• [Things to do]
**1.** In the news excerpt about Netanyahu, which Likud minister said he would prevent the Ministerial Committee for Legislation from meeting?
**2.** Reproduce the news excerpt about Netanyahu word for word, starting with "Channel 12 cited" and going on through "of his trial.".

• [Excerpt]
========================================
Channel 12 cited unnamed political sources as asserting that Netanyahu’s demand for an independent investigation into law enforcement authorities’ conduct was part of a strategy to postpone the resumption of his trial.
The sources said they believed the prime minister hopes the establishment of an independent inquiry committee would allow him to submit a request for his trial to be put on hold until the misconduct allegations against prosecutors are properly addressed.

Monday’s explosive Channel 12 report also claimed police mishandled the case of a Bedouin man who was shot dead in 2017, with police falsely claiming Yaqoub Abu al-Qia’an was carrying out a terror attack. The report said Nitzan had suppressed evidence that would have challenged then-police chief Roni Alsheikh’s assertion that Abu al-Qia’an was a terrorist. On Tuesday, Netanyahu officially apologized for the government’s repeated insistence that Abu al-Qia’an was a terrorist. He claimed law enforcement officials had sought “to turn [Abu al-Qia’an] into a terrorist in order to hurt me.”
Frustration over the Monday Channel 12 report spilled over into the Knesset Wednesday, with Likud Minister David Amsalem declaring that he would use his post to prevent the key Ministerial Committee for Legislation from meeting until the leaders of Likud and Blue and White hash out their differences.
Amsalem made the remarks after Justice Minister Avi Nissenkorn accused Netanyahu of “cynically” exploiting the 2017 police killing of Abu al-Qia’an for his own political gain.
========================================
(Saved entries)
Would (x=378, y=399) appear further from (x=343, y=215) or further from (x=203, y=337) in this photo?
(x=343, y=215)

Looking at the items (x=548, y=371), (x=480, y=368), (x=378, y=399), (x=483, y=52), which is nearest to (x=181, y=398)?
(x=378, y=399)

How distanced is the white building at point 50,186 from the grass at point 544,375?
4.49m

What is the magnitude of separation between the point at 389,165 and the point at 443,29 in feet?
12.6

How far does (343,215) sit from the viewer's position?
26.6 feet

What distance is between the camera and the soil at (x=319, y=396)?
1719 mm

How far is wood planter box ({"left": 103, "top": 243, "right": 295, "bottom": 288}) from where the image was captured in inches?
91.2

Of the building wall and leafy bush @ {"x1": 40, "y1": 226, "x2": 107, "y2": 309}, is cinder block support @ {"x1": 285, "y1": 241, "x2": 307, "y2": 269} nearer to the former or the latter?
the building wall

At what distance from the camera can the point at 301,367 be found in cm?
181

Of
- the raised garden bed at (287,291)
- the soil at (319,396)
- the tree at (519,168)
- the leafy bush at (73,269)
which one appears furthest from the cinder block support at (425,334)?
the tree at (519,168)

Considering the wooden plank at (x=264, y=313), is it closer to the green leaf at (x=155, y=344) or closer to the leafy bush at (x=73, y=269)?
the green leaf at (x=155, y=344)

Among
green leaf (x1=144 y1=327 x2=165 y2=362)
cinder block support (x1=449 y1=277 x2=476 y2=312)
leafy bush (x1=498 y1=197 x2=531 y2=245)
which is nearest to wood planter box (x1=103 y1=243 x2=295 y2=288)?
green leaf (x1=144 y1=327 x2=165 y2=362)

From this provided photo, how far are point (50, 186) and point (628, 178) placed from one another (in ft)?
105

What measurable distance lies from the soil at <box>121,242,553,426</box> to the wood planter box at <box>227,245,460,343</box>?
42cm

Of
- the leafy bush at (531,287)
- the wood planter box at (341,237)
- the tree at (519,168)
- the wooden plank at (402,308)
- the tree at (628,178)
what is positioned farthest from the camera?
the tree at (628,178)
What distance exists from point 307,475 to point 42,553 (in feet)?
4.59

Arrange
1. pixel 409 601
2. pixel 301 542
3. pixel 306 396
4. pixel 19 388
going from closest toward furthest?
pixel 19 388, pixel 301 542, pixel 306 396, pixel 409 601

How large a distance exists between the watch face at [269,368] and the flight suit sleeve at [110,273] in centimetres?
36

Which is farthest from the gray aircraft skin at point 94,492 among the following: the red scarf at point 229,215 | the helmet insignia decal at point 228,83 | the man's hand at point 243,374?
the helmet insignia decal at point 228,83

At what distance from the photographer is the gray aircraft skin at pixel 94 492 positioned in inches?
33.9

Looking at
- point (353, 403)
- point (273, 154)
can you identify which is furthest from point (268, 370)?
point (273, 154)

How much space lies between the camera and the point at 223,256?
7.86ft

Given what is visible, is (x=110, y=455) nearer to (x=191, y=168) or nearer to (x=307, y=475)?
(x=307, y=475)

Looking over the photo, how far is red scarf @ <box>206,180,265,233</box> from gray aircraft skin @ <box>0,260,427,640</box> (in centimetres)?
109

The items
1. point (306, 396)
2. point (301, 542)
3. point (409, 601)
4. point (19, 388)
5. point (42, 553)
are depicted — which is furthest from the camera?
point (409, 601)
========================================
• [Problem solutions]
**1.** David Amsalem

**2.**
Channel 12 cited unnamed political sources as asserting that Netanyahu’s demand for an independent investigation into law enforcement authorities’ conduct was part of a strategy to postpone the resumption of his trial.